This Leap Day, I want to change my name.
I choose “Running Late.”
It’s an apt moniker for a middle-aged demi-goddess who can’t quite get anywhere on time. Besides, as a lover of everything Native American, the name might gain me entrée into a hip tribe.
I once blamed my time-arrival deficit on a decade’s worth of mutating hormones. Too much of one and not enough of another, said the menopausal wizards.
But this morning I awoke to a new realization: I’ve been running late since before I was born.
I could’ve been a Leap Year Baby except for the year and three days in between. This simple fact explains everything that’s afoul in my life.
Like how I missed membership in the Honor Society of Leap Year Babies by 368 days. Yes, there’s a global club for them, all five million members. I’m jealous. Really.
Knowing my late-for-Leap-Year status explains a lot. Like why I run late most every day. And why I’m running late with my first novel.
For too many recent days, a prancing court jester has heckled my authorial efforts.
“Four years into this book and this is all you have?” he jabs in my head, again. “No more than this? Why aren’t you finished? You’ll never get published at this rate. ‘First novel ever’ is not a good excuse.”
After this morning’s wisdom, I tune him out now. It no longer matters how long this novel takes me to finish because now I know: of course, I will run late. I was born this way.
Either way, writing a novel, especially your first, takes forever. Make that FOREVER.
Life—be it relationship issues, health concerns, income needs, and so on—intrudes, even with the most clear, firm boundaries in place.
The mere act of placing words on a page—tens of thousands of them—takes time.
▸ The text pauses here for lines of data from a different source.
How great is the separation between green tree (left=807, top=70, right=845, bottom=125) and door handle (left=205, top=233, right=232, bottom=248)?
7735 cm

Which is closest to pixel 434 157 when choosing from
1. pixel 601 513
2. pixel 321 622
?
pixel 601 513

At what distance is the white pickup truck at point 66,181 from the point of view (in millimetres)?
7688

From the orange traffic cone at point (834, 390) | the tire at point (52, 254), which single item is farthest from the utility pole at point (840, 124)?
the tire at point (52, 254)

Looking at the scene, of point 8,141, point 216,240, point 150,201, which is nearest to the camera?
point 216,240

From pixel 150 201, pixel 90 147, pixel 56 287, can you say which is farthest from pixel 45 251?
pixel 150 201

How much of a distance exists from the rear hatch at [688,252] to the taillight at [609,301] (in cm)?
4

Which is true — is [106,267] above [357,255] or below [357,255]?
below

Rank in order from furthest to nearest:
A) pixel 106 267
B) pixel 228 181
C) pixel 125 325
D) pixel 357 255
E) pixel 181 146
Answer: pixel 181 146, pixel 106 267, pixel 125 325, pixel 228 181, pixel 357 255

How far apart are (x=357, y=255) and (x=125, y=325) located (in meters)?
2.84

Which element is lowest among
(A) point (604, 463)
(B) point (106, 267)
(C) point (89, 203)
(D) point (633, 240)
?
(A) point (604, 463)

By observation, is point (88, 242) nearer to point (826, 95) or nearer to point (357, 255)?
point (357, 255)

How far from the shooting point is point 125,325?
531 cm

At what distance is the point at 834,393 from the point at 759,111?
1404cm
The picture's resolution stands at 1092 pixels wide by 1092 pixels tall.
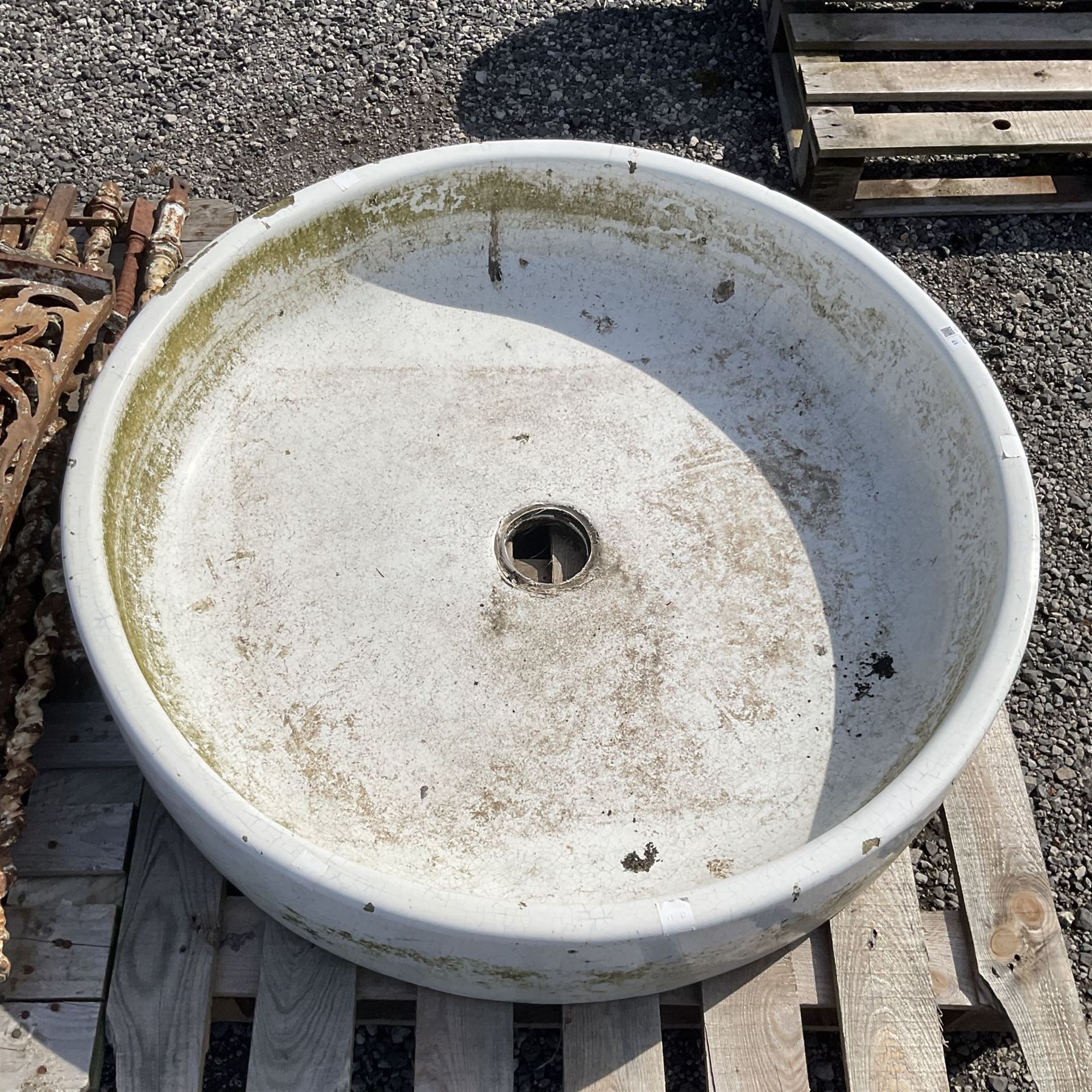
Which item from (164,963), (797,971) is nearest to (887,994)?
(797,971)

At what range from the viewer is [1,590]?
2.37 metres

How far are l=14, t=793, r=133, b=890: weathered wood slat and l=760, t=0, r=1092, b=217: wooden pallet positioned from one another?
2980mm

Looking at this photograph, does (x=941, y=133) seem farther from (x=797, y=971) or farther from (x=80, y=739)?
(x=80, y=739)

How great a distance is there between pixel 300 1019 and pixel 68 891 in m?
0.56

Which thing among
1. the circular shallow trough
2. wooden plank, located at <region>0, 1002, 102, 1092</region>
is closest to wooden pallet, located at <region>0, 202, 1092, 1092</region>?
wooden plank, located at <region>0, 1002, 102, 1092</region>

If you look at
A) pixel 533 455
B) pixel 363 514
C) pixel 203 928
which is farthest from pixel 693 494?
pixel 203 928

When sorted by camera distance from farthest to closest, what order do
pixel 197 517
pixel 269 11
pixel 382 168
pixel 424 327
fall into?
pixel 269 11
pixel 424 327
pixel 382 168
pixel 197 517

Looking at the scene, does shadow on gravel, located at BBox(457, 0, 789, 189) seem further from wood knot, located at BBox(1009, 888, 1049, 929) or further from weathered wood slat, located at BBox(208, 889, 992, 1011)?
weathered wood slat, located at BBox(208, 889, 992, 1011)

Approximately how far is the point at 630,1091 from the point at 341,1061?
21.7 inches

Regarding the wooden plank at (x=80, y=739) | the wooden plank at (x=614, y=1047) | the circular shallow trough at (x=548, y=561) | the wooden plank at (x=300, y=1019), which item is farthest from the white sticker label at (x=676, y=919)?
the wooden plank at (x=80, y=739)

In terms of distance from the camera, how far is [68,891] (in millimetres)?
2150

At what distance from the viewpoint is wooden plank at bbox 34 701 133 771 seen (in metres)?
2.30

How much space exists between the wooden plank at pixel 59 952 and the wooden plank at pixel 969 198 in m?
3.22

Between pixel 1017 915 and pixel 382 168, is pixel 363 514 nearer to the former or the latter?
pixel 382 168
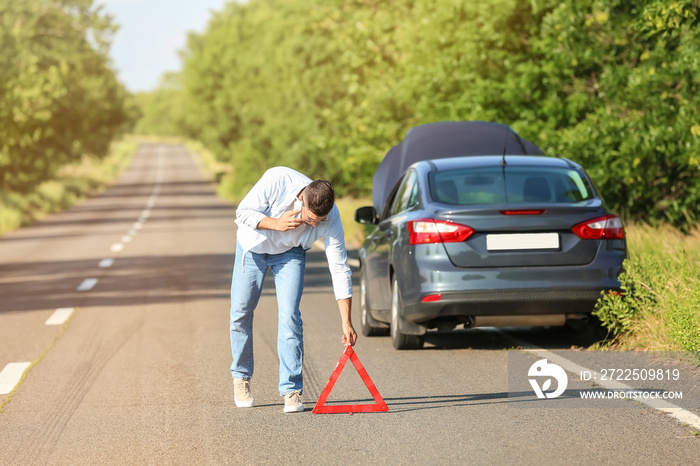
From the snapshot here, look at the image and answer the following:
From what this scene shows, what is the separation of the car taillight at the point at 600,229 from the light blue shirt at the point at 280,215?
2.64 metres

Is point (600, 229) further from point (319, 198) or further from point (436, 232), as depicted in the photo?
point (319, 198)

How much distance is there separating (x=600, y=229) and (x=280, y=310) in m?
3.03

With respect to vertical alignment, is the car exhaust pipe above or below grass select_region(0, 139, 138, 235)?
above

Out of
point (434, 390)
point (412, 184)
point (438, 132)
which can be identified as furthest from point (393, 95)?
point (434, 390)

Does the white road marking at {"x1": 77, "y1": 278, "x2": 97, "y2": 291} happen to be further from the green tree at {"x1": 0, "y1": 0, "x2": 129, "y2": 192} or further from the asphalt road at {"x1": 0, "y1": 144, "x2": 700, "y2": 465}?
the green tree at {"x1": 0, "y1": 0, "x2": 129, "y2": 192}

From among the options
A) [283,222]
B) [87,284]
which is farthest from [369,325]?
[87,284]

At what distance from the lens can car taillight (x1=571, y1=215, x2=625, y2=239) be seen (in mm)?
8906

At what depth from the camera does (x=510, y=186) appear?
9.38 metres

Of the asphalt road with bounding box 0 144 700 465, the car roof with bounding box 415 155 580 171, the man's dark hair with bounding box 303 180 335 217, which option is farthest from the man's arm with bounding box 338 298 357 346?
the car roof with bounding box 415 155 580 171

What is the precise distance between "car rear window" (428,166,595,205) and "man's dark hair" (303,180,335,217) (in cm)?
272

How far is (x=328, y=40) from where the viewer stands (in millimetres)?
47469

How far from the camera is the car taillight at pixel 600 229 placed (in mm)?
8906

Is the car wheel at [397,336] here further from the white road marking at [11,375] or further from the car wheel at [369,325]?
the white road marking at [11,375]

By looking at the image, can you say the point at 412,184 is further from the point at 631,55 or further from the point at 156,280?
the point at 631,55
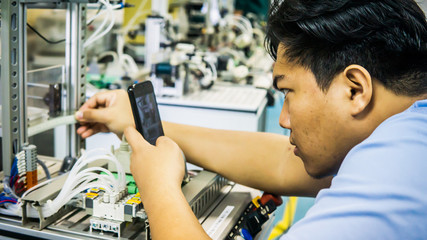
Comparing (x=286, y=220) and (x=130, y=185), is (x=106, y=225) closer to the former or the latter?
(x=130, y=185)

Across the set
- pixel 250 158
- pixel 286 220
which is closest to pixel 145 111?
pixel 250 158

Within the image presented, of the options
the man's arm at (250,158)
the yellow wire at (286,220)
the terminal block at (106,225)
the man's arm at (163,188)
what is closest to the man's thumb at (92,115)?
the man's arm at (250,158)

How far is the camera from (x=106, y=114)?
1.32 metres

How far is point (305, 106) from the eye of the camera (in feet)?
2.67

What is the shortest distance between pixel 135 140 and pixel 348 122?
0.48 m

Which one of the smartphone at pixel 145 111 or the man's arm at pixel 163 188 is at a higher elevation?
the smartphone at pixel 145 111

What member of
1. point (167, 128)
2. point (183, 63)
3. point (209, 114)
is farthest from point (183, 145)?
point (183, 63)

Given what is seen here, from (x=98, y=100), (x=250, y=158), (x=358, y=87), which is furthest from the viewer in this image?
Result: (x=98, y=100)

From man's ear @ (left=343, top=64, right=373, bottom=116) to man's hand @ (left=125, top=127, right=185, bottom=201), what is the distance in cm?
38

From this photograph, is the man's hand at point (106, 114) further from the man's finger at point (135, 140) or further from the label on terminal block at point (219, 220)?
the label on terminal block at point (219, 220)

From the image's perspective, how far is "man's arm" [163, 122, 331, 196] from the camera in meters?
1.18

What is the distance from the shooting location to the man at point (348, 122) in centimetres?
63

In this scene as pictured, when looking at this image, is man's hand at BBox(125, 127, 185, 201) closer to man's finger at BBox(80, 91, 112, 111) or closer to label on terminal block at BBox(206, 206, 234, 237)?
label on terminal block at BBox(206, 206, 234, 237)

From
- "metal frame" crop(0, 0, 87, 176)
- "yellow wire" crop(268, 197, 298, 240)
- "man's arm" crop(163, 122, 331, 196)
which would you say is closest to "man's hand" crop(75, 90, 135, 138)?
"man's arm" crop(163, 122, 331, 196)
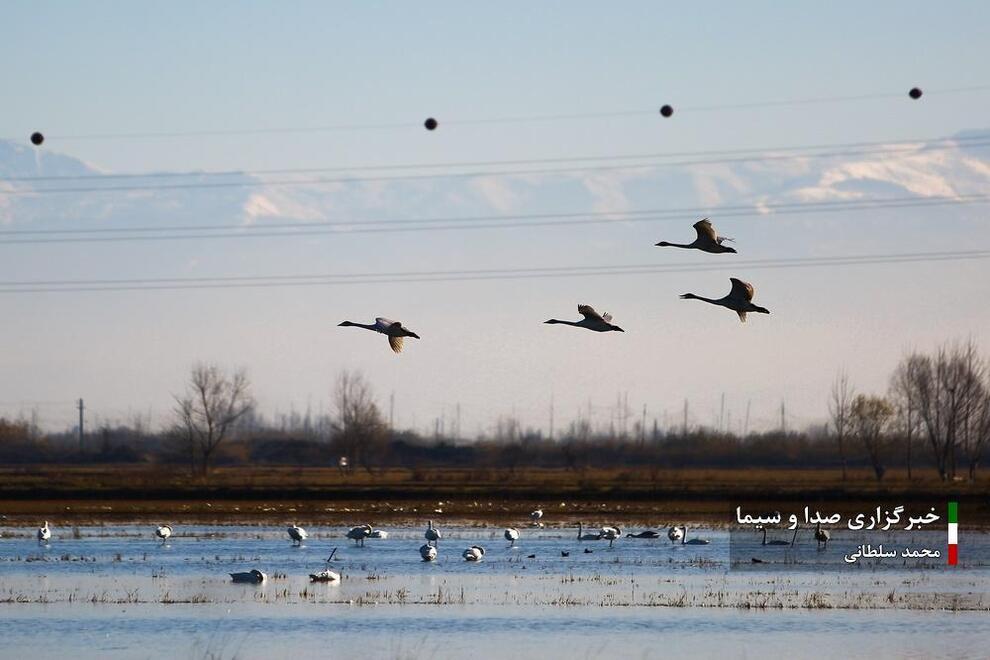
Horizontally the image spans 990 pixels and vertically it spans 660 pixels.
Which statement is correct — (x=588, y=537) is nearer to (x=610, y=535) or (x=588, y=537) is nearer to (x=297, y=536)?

First draft involves aligning words together to shape phrases, creating sentences that become paragraphs morphing into chapters that comprise your version of the Great American Novel.
I’m still in the drafting phase after almost fifty-one months. The words keep changing along with the paragraphs and chapters. Revision remains a word in a craft book. And agents and publishing are for post-midnight dreams.
So it goes in the nature of this art form as I live, running late, an Almost-Leap Year-Baby.
Amazing to consider, too: if I’d been born a year and three days earlier, I’d be 14 today.
And the novel would still be in first draft stage.
Jilly says
Ain’t it the truth 🙂 Just keep plugging away . . soon it will be a whole novel that the world is waiting to see!
Kitty says
yeah – keep on keeping on
Saill says
Ha! Funny thing is, I missed being a leap year baby by 43 minutes!
Maybe that explains more than I thought.
Hope you’re recovering well Melanie.
Sending healing thoughts from one Pisces to another.
Saill
Haley says
Hi! We met at a restaurant and I shared with you that I use to write and how currently I just journal. You told me that I should share it because the world may need to hear it.
I am always late and hate being rushed so this blog was like turning back a few pages in my own journal and then again the same story a few more pages back!
Take your time crafting this book because I know it will be a masterpiece!